Researchers have built a tiny mesh-like electronic sensor, rolled it up into a hypodermic needle and injected it into the brain. The device taking this fantastic electronic voyage may soon be able to zap tumors, repair damaged spinal cords or even connect parts of the brain like an artificial synapse.
The key finding is that the sensor and mesh combination is so small and bendy that it doesn't cause any damage to the surrounding brain tissue, something that often plagues surgical procedures done with a needle, knife or other type of probe.
"If one is thinking of trying to change the way one does long term brain implants, it could be a really big deal," said Charles Lieber, chemistry professor at Harvard University and lead author on the new paper published in the journal Nature Nanotechnology. "You can promote a positive interaction versus creating a reactive response which shields the electronics."
Lieber said the stiffness of flexible electronic sensor is four to six orders magnitude bigger than current electronics. "Cells can penetrate through this," he said. As a result, the sensor doesn't provoke a response by the body's immune system.
The mesh is made of a polymer material with electronics embedded inside. After an injection several centimeters into the brain of a laboratory mouse, the scientists were able to monitor electronic brain signals.
Zhenan Bao, professor of chemical engineering at Stanford University who is also building injectable electronics, said the experiment was "an amazing piece of work."
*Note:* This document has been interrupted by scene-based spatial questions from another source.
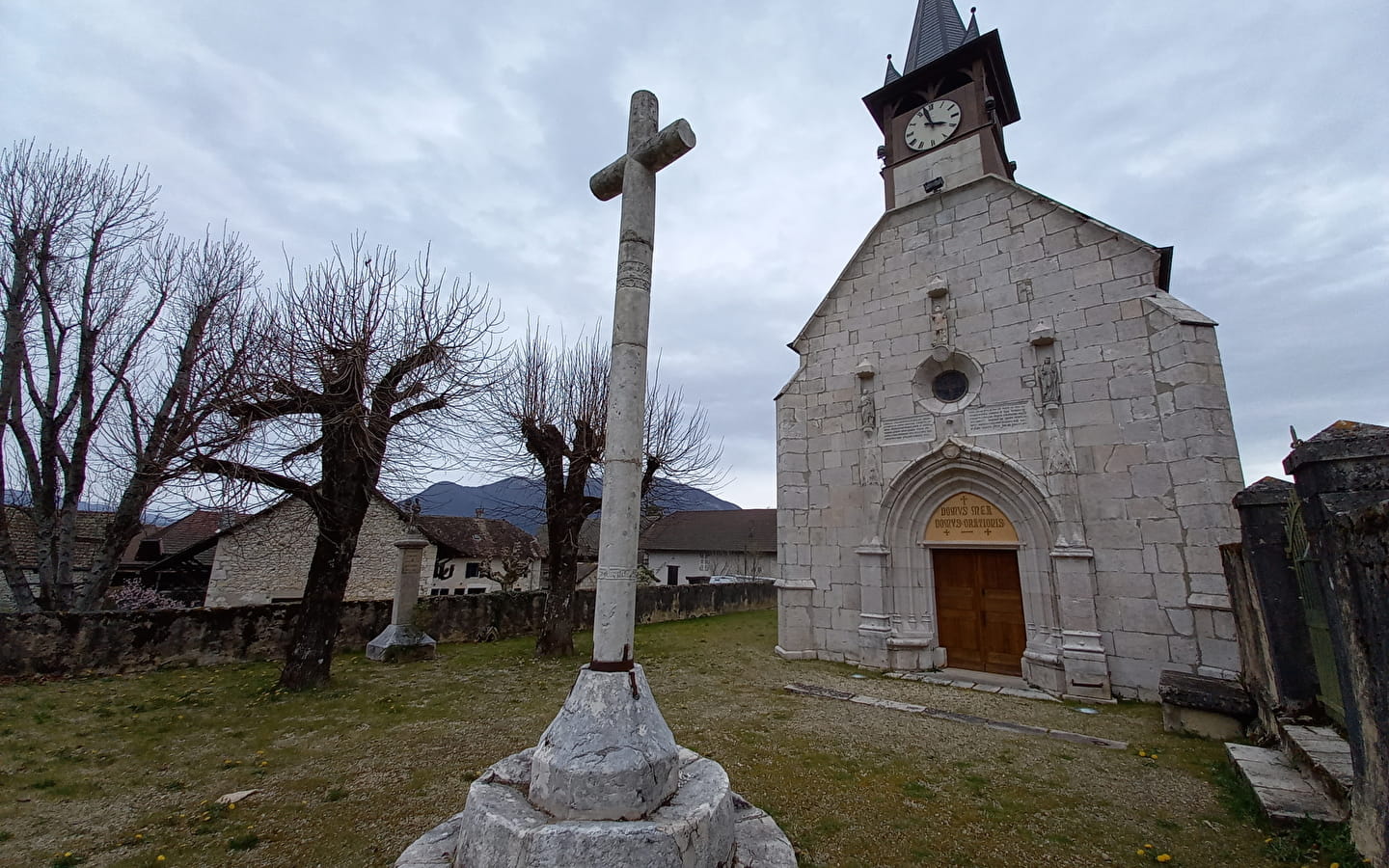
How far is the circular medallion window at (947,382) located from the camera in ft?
32.4

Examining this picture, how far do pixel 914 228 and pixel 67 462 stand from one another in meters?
17.3

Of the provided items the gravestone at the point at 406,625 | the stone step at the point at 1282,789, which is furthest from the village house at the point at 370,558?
the stone step at the point at 1282,789

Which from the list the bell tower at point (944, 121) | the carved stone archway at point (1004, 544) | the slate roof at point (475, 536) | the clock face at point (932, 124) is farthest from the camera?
the slate roof at point (475, 536)

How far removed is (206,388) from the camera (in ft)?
26.1

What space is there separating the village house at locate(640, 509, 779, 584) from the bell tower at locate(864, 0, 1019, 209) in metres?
21.7

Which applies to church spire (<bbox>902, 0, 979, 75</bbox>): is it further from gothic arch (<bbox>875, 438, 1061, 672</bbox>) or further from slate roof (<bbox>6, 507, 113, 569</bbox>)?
slate roof (<bbox>6, 507, 113, 569</bbox>)

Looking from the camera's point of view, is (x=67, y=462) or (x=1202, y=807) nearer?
(x=1202, y=807)

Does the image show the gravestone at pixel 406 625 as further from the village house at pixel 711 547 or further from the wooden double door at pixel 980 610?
the village house at pixel 711 547

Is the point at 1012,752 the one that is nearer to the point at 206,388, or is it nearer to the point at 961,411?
the point at 961,411

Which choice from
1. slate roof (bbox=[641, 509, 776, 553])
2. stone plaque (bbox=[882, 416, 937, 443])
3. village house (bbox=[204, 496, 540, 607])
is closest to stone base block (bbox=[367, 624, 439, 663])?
village house (bbox=[204, 496, 540, 607])

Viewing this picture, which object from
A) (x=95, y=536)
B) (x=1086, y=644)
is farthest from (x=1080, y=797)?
(x=95, y=536)

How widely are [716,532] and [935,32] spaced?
26.2m

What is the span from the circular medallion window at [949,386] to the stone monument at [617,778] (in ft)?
26.4

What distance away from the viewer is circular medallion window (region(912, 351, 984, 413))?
988 centimetres
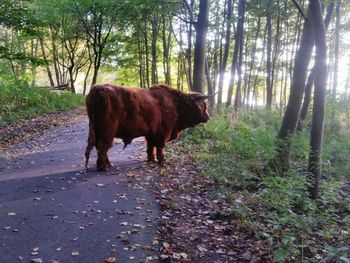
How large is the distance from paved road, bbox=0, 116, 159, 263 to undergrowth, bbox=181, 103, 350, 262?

"The concept is ingenious," Bao said via e-mail. "I am impressed that they were able to inject even the nanowire transistors with very high yield."
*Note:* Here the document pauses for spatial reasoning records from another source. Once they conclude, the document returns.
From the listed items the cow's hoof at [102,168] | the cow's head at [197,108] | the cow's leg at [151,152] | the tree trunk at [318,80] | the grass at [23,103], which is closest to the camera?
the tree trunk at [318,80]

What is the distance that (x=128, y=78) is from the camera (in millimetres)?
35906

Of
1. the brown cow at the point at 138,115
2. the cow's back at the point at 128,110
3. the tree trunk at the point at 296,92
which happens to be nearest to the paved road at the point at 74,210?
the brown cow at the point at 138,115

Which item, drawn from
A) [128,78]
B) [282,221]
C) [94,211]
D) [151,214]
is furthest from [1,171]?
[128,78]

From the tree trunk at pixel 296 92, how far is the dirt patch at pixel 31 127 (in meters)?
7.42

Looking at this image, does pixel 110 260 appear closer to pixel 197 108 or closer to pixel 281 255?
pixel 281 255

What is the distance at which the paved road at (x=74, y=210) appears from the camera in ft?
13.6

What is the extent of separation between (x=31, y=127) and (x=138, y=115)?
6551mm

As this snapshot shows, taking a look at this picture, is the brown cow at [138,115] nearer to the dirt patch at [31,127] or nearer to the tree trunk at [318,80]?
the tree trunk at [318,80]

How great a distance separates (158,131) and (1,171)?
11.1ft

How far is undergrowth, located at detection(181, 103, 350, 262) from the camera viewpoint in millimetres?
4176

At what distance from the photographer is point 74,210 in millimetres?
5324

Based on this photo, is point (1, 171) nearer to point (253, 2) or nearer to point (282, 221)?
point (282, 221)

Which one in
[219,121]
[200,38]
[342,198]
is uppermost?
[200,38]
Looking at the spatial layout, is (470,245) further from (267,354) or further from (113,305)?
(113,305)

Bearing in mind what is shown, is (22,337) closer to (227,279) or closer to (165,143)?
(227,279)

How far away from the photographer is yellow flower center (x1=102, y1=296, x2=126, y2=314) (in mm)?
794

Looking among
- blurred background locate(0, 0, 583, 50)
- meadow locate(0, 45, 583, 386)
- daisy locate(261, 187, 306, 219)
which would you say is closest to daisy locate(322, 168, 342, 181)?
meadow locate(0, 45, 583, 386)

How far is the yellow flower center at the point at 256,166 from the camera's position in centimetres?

"One big challenge with implantable devices is that the implanting procedure can be very invasive," said Bao. "This method makes implanting straightforward and probably almost painless. This is a game changer for implantable devices. I imagine this concept will be broadly applicable to other applications where a thin electronic sheet needs to be embedded."
The authors of the paper say next step is to use the mesh system to deliver living stem cells that may help repair damaged sections of the brain or perhaps a multifunction electronic device, according to Lieber.
Lieber's experiment was done on laboratory mice. Getting approval for such work in the human patients is still a few years away, he said.